LeetCode 63. Unique Paths II Java

题目：

Follow up for "Unique Paths":

Now consider if some obstacles are added to the grids. How many unique paths would there be?

An obstacle and empty space is marked as 1 and 0 respectively in the grid.

For example,

There is one obstacle in the middle of a 3x3 grid as illustrated below.

[
  [0,0,0],
  [0,1,0],
  [0,0,0]
]

The total number of unique paths is 2.

Note: m and n will be at most 100.

题意：给出一个二维格子，其中值为1的点表示障碍点，要求求出从最左上角的点到最右下角的点有多少种走法。使用动态规划，对于其中一个点obstacleGrid[i][j](1<i<m,i<j<n)，到该点的走法为d(obstacleGrid[i][j])=d(obstacleGrid[i-1][j])+d(obstacleGrid[i][j-1])，对于第一行和第一列，如果该点前面有障碍点，那么到到此点有0中方法，反之为1。遍历数组即可求解。

代码：

public class Solution {
    public int uniquePathsWithObstacles(int[][] obstacleGrid) {
        int row = obstacleGrid.length;
        if(row ==0) return 0;
        int col = obstacleGrid[0].length;
        int[][] res = new int[row][col];
        for(int i=0;i<row;i++){
            for(int j=0;j<col;j++){
                if(obstacleGrid[i][j]==1) {
                    res[i][j] = 0;
                    continue;
                }
                if(i==0 || j==0){
                    if(j!=0){
                        res[i][j] =  res[i][j-1];
                    }else if(i!=0){
                        res[i][j] =  res[i-1][j];
                    }else{
                        res[i][j] =  1;
                    }
                }else{
                    res[i][j] = res[i-1][j] + res[i][j-1];
                }
            }
        }
        return res[row-1][col-1];
    }
}

[任务说明] 把这篇不同路径题解中从“An obstacle and”到“as illustrated below.”的这一段一字不改地抄写出来。 后面的数据行与上面的题解无关，是另一份独立的材料。

[数据行]
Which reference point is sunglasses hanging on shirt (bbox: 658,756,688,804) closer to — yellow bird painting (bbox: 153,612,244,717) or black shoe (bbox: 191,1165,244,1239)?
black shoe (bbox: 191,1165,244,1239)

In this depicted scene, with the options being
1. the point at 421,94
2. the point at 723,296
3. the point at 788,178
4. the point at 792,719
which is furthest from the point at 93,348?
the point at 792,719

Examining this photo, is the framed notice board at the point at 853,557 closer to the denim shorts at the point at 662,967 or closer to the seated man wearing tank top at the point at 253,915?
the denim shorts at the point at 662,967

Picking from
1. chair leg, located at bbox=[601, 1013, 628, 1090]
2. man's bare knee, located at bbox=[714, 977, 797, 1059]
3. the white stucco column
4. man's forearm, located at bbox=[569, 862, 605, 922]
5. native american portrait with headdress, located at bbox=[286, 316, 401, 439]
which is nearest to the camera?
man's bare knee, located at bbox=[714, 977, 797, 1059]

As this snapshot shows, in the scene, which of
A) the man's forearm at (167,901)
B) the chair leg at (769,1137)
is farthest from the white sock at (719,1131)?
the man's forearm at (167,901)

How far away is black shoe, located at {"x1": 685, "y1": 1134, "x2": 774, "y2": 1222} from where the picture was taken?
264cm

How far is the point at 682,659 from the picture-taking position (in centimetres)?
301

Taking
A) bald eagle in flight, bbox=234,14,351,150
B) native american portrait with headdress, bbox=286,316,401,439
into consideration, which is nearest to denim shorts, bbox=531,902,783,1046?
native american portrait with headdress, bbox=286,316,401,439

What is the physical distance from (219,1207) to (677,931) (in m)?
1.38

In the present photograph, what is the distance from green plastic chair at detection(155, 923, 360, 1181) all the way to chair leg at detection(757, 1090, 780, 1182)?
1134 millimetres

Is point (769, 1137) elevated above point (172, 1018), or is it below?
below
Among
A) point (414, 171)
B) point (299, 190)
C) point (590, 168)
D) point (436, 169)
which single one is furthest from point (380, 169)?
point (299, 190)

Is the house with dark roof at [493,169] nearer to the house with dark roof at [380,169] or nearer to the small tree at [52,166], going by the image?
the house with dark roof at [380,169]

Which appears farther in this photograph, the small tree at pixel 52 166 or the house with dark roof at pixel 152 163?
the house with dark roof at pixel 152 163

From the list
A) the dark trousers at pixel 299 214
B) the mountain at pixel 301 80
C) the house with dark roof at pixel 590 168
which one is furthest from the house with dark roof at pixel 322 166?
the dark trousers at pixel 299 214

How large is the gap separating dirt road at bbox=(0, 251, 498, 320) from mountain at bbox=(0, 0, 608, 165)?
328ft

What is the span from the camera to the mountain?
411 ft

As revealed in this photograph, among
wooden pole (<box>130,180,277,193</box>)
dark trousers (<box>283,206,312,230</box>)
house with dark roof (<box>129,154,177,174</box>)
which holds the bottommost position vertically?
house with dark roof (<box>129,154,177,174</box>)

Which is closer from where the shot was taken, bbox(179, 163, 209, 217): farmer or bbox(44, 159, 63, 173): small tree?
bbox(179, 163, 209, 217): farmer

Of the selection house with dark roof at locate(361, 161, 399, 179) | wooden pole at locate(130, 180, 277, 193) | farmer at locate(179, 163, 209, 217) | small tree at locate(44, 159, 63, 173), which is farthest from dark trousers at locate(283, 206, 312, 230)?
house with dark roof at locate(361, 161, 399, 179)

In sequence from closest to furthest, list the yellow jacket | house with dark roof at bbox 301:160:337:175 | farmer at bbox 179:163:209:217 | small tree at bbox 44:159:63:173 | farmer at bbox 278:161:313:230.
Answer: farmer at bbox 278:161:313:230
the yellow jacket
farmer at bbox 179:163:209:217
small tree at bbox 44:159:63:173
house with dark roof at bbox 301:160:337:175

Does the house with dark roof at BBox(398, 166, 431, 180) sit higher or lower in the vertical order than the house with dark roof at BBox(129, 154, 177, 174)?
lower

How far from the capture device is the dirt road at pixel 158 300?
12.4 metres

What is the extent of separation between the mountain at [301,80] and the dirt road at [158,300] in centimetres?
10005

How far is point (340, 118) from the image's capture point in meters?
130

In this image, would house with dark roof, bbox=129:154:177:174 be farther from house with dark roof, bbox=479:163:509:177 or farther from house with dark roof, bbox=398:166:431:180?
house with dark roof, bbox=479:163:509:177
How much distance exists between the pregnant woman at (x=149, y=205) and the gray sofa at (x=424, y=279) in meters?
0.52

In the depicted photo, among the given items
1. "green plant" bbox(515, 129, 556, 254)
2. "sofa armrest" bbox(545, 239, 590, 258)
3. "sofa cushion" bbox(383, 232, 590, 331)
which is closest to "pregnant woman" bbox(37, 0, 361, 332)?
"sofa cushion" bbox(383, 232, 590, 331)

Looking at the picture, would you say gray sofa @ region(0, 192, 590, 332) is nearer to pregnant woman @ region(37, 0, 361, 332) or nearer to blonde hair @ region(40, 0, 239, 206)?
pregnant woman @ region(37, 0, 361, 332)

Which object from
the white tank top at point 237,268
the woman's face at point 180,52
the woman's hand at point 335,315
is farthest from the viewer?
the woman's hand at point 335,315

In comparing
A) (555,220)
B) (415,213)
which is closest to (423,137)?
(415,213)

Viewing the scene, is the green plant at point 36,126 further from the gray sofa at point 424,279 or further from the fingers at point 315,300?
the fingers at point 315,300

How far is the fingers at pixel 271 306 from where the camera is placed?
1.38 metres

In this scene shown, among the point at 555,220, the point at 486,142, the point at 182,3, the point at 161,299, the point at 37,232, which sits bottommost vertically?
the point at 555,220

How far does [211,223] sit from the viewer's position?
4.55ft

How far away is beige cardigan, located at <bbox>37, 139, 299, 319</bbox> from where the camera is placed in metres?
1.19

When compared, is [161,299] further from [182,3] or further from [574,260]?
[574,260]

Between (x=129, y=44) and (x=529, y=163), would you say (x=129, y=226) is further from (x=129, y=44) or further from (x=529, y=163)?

[预期输出]
An obstacle and empty space is marked as 1 and 0 respectively in the grid.

For example,

There is one obstacle in the middle of a 3x3 grid as illustrated below.